* Source passage

= Beginning of Section =

Unpleasant. Definitely at odds with the idealization of the process that the article describes jumpers imagining.

Hey, kids: don't jump, it's not going to end well.
49
@ 48, the thing I'll never forget about 9/11 was the image of the people who jumped from the towers. No graceful swandives there - they were tumbling head over heels over head again. That made it so much more horrible.

I remember that New Yorker article. I thought of it when the Great Aurora Bridge Suicide Barrier Debate was raging here. From page 2 of the article:

In 1993, a man named Steve Page threw his three-year-old daughter, Kellie, over the side of the bridge and followed her down; even after this widely publicized atrocity, an Examiner poll that year found that fifty-four per cent of the respondents opposed building a suicide barrier...
50
@33- Lived like you for 43 years. 12 years later, I finally don't think about dying every day. It takes a long time to get your brain away from lifetime thought patterns, but it can happen. If you can possibly figure out a way to stop working, it may help.
I detest the 'suicide is selfish' argument. A suicidal person believes to the core of their being they're doing the world a favor. @2 describes the agony very well.
The pain of depression is largely invisible to all but the one living it.
Brandon J is one of the biggest jerks I've ever read on SLOG.
51
Depression--like trauma, anxiety, and some other disorders--actually changes your brain's structure over time. It is a very long and difficult healing process, usually combining medication and therapy (sometimes just therapy). I get annoyed when people reduce psychological problems and disorders to "being really sad" or "being worried all the time." (I also abhor statements like "I'm OCD about ___" or "I have mild OCD" with no diagnosis at all--what's with people thinking OCD is the cool new mental disorder?)

Aside from my rambling, suicidal people experience chronic pain, sometimes at depths non-depressives may have never felt. They interpret information differently. Innocuous statements (someone point out a stain on their shirt, perhaps) suddenly take on a sinister meaning ("they think I'm slovenly and incapable of taking care of myself.") If a baby won't smile at them, it's just further confirmation that they are in fact The Worst Person in the World. It can be maddening to love a depressed person, but love them you must. So, Brandon J., get a clue, learn just a modicum of compassion, and learn how much happier you can be by helping others.
52
I'm happy you're still with us, i,anon!!
53
#1 is a cold-hearted, mean spirited douche bag. And I agree with him completely.
54
I hate to say it, but sometimes I think we need to respect the right of other people to suicide. What we think about life and death and religion is not relevant to this person.

= End of Section =

* Work order
Answer these questions about the comment thread:
1. In what year did Steve Page throw his daughter over the side of the bridge?
2. For how many years did the commenter replying to @33 live that way before things changed?
3. What does depression change over time, according to the comment that compares it to trauma and anxiety?

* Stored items
= Beginning of Section =

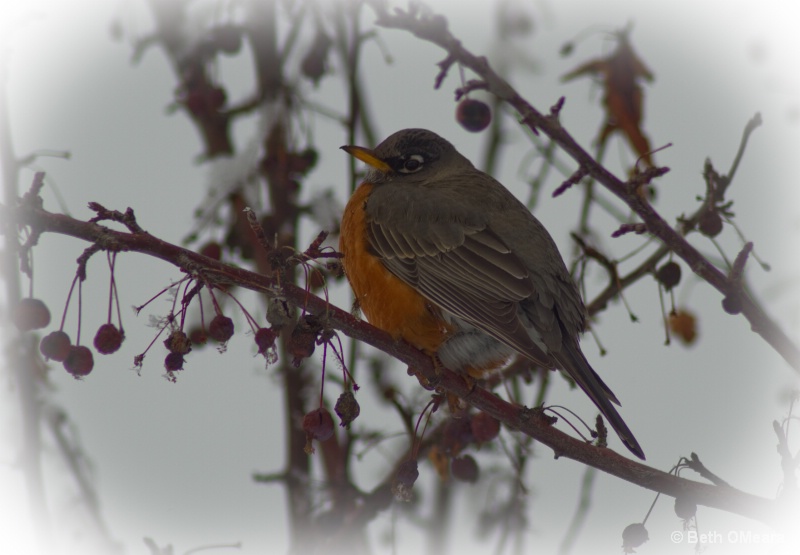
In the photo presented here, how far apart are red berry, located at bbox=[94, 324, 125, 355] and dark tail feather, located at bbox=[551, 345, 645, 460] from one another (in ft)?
5.11

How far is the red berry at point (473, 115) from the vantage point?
3.63 metres

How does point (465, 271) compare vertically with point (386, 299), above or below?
above

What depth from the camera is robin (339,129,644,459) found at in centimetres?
327

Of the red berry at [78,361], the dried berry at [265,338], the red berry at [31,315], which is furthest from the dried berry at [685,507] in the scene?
the red berry at [31,315]

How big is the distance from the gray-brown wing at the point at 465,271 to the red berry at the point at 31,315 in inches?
59.2

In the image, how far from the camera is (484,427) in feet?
10.9

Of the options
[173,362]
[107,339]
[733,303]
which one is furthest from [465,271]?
[107,339]

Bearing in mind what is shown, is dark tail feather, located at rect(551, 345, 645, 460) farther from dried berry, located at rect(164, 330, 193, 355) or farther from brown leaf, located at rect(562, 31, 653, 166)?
dried berry, located at rect(164, 330, 193, 355)

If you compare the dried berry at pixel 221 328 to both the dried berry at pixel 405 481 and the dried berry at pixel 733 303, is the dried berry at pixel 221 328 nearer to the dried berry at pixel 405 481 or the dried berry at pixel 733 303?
the dried berry at pixel 405 481

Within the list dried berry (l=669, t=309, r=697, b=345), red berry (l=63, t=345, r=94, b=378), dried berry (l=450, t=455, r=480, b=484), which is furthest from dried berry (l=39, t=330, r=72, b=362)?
dried berry (l=669, t=309, r=697, b=345)

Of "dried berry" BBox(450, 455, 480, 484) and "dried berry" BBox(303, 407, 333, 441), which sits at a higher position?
"dried berry" BBox(450, 455, 480, 484)

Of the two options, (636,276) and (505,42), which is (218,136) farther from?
(636,276)

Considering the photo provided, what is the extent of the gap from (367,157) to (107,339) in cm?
203

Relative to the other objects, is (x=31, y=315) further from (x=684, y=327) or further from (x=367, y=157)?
(x=684, y=327)
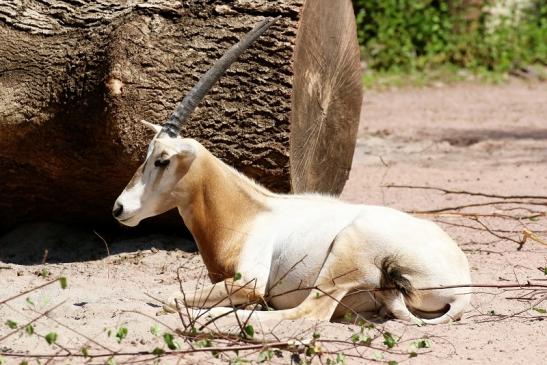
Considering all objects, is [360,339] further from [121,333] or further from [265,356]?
[121,333]

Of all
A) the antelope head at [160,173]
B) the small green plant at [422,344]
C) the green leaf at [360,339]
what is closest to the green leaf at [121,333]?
the green leaf at [360,339]

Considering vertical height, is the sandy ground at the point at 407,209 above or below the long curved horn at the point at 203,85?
below

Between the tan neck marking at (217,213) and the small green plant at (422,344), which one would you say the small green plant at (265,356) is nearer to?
the small green plant at (422,344)

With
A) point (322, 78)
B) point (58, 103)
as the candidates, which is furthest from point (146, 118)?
point (322, 78)

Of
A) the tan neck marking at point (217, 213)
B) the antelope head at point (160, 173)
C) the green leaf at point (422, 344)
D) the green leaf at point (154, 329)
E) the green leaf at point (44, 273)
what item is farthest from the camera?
the green leaf at point (44, 273)

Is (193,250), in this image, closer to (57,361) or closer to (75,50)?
(75,50)

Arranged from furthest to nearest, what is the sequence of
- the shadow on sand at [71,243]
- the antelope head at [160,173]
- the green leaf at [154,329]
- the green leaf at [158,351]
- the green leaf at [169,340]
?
1. the shadow on sand at [71,243]
2. the antelope head at [160,173]
3. the green leaf at [154,329]
4. the green leaf at [169,340]
5. the green leaf at [158,351]

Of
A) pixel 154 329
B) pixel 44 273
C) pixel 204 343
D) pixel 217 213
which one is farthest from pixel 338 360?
pixel 44 273

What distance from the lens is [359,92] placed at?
7188 mm

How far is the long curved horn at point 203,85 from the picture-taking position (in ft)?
17.6

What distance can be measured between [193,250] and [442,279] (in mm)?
2274

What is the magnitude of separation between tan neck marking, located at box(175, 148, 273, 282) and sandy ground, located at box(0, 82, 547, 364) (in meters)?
0.15

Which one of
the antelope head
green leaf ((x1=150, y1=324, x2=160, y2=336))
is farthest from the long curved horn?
green leaf ((x1=150, y1=324, x2=160, y2=336))

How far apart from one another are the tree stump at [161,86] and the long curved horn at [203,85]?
0.47m
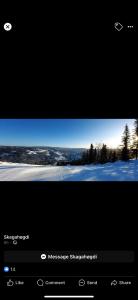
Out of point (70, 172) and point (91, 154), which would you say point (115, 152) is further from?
point (70, 172)

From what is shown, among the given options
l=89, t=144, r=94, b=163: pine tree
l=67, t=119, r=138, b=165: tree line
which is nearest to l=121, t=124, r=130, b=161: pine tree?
l=67, t=119, r=138, b=165: tree line

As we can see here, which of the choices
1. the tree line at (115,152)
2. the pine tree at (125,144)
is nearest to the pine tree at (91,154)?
the tree line at (115,152)

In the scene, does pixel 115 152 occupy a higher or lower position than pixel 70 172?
higher

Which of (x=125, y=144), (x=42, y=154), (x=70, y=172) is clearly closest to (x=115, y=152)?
(x=125, y=144)

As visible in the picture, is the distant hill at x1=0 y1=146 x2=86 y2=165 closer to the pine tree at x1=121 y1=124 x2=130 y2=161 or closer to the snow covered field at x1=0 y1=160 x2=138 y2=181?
the snow covered field at x1=0 y1=160 x2=138 y2=181
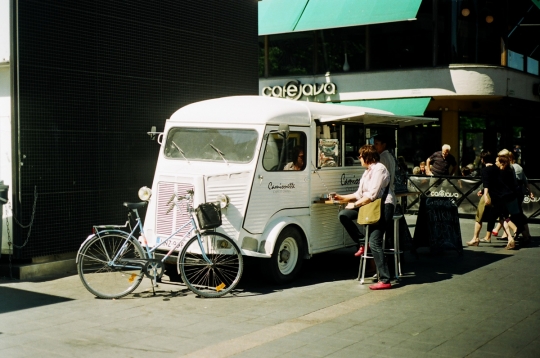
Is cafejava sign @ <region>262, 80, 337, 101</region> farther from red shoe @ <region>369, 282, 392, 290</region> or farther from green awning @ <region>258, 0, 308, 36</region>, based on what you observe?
red shoe @ <region>369, 282, 392, 290</region>

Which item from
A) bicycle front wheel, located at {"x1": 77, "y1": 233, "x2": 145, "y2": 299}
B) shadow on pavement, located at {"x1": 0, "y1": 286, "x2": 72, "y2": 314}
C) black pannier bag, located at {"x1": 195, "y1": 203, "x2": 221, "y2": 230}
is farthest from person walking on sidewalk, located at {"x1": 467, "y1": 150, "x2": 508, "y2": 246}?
shadow on pavement, located at {"x1": 0, "y1": 286, "x2": 72, "y2": 314}

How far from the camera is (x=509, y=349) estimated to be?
624 centimetres

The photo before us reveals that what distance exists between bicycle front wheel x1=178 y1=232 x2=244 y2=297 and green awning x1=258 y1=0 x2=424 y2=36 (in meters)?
15.0

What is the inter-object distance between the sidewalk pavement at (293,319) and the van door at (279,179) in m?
0.97

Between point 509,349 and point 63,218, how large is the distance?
6.32m

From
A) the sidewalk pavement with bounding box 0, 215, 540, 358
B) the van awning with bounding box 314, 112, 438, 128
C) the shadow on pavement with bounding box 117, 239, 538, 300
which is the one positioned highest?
the van awning with bounding box 314, 112, 438, 128

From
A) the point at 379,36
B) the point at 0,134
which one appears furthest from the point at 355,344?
the point at 379,36

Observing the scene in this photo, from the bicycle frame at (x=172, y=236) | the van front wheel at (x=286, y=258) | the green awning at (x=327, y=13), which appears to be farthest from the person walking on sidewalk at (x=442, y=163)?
the bicycle frame at (x=172, y=236)

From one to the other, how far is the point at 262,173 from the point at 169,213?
128cm

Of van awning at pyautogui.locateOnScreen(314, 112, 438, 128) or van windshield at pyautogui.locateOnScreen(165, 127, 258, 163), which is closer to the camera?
van windshield at pyautogui.locateOnScreen(165, 127, 258, 163)

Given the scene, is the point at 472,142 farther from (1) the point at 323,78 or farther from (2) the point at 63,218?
(2) the point at 63,218

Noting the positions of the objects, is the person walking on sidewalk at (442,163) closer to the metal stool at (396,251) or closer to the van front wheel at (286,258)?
the metal stool at (396,251)

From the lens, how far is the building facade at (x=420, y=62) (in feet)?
77.5

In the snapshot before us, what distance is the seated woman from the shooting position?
970 centimetres
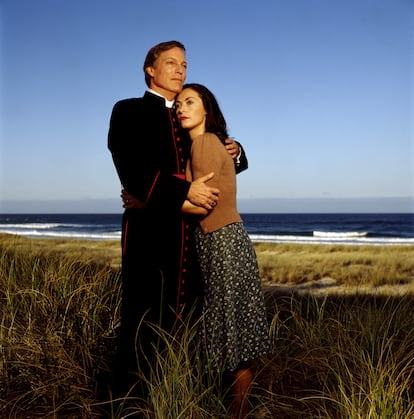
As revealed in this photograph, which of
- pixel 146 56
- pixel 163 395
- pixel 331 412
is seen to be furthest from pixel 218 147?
pixel 331 412

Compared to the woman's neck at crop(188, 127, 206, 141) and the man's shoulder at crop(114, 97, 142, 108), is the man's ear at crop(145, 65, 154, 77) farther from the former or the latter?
the woman's neck at crop(188, 127, 206, 141)

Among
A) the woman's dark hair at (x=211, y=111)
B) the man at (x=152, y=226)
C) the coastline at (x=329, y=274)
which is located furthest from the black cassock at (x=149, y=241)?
the coastline at (x=329, y=274)

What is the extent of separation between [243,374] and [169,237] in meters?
0.83

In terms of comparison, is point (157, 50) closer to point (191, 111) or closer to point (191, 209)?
point (191, 111)

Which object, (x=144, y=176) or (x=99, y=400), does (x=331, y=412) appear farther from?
(x=144, y=176)

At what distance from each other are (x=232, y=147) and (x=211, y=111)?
258mm

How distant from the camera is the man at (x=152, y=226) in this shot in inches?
114

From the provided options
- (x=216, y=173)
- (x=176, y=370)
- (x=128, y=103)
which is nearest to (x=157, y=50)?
(x=128, y=103)

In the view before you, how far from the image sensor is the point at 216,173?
2.83 meters

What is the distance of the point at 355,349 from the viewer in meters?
3.44

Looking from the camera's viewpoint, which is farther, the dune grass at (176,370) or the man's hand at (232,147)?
the man's hand at (232,147)

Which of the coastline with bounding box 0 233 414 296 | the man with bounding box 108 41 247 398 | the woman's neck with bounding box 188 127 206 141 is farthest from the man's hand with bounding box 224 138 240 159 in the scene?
the coastline with bounding box 0 233 414 296

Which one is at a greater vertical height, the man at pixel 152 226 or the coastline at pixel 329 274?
the man at pixel 152 226

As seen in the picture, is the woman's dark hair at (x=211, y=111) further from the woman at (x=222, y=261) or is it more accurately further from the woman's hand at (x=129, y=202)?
the woman's hand at (x=129, y=202)
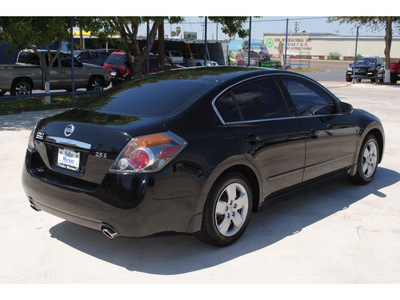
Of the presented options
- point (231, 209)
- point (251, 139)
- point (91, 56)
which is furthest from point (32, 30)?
point (91, 56)

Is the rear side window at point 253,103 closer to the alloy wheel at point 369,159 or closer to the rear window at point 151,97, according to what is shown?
the rear window at point 151,97

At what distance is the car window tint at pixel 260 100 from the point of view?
441 centimetres

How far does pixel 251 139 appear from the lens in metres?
4.27

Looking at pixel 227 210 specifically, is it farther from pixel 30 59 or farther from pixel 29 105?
pixel 30 59

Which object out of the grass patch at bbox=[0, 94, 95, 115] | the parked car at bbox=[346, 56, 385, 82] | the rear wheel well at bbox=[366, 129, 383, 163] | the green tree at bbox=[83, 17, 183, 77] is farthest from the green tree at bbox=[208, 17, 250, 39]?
the rear wheel well at bbox=[366, 129, 383, 163]

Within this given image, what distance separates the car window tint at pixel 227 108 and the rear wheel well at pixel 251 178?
1.49 feet

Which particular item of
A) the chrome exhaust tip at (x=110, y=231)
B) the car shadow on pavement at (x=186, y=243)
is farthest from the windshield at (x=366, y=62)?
the chrome exhaust tip at (x=110, y=231)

= End of Section =

* Problem solution
1. 1993
2. 43 years
3. The brain's structure